SHORT TASK - Everything from the line with "Of these two, the" through the last line of the records below should be copied exactly, both ends included.

DATA FOR THIS TASK -
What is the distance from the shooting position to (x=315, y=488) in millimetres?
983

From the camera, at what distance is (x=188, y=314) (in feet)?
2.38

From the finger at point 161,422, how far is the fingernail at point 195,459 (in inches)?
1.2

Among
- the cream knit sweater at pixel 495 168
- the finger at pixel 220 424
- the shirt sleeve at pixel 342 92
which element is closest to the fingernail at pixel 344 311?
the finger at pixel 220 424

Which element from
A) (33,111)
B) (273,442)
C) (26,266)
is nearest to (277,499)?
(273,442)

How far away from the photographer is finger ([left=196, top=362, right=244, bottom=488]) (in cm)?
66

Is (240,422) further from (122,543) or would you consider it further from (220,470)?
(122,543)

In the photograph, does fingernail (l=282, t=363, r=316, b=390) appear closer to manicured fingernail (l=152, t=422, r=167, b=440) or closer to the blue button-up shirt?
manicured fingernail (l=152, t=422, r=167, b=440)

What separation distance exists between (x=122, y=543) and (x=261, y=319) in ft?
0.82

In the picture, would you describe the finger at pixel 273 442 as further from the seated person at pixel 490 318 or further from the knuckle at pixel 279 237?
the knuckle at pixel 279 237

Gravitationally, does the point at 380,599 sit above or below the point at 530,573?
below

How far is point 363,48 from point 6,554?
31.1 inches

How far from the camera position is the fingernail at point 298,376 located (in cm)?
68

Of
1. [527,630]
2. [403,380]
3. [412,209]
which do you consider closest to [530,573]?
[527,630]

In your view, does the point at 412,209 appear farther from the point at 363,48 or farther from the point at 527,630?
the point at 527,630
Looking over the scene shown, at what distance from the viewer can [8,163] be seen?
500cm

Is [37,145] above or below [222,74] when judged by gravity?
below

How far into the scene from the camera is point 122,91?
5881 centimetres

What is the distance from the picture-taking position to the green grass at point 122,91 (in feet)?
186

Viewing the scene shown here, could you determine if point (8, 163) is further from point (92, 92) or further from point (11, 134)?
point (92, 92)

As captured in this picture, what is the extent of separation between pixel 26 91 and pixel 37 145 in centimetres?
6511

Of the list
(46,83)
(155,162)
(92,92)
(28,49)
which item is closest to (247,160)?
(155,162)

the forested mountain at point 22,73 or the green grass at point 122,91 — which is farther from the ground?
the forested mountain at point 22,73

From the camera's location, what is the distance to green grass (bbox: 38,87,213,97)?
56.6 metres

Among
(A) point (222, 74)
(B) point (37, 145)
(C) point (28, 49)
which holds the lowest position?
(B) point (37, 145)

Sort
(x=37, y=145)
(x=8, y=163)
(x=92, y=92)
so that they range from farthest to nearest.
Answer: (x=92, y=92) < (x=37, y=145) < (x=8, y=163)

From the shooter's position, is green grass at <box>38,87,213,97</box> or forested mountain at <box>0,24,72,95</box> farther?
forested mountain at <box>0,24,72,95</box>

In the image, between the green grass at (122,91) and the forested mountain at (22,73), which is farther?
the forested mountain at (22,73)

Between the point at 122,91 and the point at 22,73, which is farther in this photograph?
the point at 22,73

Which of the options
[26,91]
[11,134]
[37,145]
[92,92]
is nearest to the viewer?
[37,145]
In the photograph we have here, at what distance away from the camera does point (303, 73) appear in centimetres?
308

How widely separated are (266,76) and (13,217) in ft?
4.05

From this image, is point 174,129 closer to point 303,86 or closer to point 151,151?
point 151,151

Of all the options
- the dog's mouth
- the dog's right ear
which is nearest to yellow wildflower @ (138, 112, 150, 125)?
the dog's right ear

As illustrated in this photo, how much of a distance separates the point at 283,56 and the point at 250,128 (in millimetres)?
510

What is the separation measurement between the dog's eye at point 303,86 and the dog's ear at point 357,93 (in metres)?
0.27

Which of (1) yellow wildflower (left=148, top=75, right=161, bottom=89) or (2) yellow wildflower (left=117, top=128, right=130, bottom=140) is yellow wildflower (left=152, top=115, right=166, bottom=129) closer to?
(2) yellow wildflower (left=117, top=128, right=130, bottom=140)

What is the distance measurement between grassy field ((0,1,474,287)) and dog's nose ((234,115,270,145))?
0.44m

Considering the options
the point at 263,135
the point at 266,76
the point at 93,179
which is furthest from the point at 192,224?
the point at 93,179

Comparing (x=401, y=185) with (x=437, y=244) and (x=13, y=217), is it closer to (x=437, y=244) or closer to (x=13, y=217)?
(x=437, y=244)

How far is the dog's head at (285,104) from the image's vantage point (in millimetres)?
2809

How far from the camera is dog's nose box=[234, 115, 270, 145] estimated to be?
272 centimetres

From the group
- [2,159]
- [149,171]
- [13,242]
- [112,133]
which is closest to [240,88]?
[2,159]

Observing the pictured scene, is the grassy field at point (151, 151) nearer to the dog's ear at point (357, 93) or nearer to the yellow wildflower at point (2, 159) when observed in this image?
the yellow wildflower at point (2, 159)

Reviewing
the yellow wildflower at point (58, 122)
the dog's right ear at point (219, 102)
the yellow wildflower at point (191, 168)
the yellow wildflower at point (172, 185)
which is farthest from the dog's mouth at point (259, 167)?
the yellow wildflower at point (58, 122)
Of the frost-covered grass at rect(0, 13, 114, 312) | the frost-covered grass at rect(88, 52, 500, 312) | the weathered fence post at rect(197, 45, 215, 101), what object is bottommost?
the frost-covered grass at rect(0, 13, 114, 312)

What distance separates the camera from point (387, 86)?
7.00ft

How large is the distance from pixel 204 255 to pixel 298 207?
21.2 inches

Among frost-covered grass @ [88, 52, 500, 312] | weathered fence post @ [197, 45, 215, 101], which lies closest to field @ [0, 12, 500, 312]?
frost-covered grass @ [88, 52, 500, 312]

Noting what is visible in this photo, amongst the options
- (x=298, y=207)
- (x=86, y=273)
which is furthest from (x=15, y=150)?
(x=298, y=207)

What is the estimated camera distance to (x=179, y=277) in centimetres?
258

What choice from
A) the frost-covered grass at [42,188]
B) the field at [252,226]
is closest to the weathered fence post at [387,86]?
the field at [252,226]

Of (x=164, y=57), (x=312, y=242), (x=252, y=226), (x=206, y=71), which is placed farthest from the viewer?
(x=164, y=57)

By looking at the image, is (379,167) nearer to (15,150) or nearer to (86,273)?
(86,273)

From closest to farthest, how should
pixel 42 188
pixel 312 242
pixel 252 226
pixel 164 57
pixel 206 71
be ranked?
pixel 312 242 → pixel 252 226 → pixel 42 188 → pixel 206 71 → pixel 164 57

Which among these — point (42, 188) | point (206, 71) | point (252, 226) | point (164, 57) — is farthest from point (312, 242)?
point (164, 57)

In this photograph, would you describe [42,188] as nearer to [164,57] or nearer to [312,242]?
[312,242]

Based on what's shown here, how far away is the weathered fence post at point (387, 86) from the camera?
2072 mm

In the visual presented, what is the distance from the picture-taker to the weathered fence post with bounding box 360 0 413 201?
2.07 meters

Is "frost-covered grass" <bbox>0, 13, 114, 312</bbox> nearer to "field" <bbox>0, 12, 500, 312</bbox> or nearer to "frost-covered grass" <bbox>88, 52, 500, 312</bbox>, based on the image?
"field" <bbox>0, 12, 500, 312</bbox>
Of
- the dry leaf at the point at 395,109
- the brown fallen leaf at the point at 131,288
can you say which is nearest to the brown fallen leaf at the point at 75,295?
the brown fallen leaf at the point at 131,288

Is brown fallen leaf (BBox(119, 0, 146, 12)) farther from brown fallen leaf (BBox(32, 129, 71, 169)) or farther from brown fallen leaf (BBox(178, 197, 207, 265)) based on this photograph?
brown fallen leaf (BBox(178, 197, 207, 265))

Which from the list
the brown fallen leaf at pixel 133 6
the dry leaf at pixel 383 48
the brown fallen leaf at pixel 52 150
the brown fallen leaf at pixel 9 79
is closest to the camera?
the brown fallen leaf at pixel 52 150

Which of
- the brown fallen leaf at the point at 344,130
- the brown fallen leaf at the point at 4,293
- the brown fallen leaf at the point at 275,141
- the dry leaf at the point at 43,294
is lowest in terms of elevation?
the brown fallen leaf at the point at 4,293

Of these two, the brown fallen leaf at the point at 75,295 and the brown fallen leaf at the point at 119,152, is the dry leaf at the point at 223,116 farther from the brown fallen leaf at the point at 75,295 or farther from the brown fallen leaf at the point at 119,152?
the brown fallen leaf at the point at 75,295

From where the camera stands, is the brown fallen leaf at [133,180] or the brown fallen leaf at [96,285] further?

EXERCISE OUTPUT -
Of these two, the brown fallen leaf at the point at 75,295 and the brown fallen leaf at the point at 119,152, is the dry leaf at the point at 223,116 farther from the brown fallen leaf at the point at 75,295 or farther from the brown fallen leaf at the point at 119,152?
the brown fallen leaf at the point at 75,295

From where the camera stands, is the brown fallen leaf at [133,180] or the brown fallen leaf at [96,285] further?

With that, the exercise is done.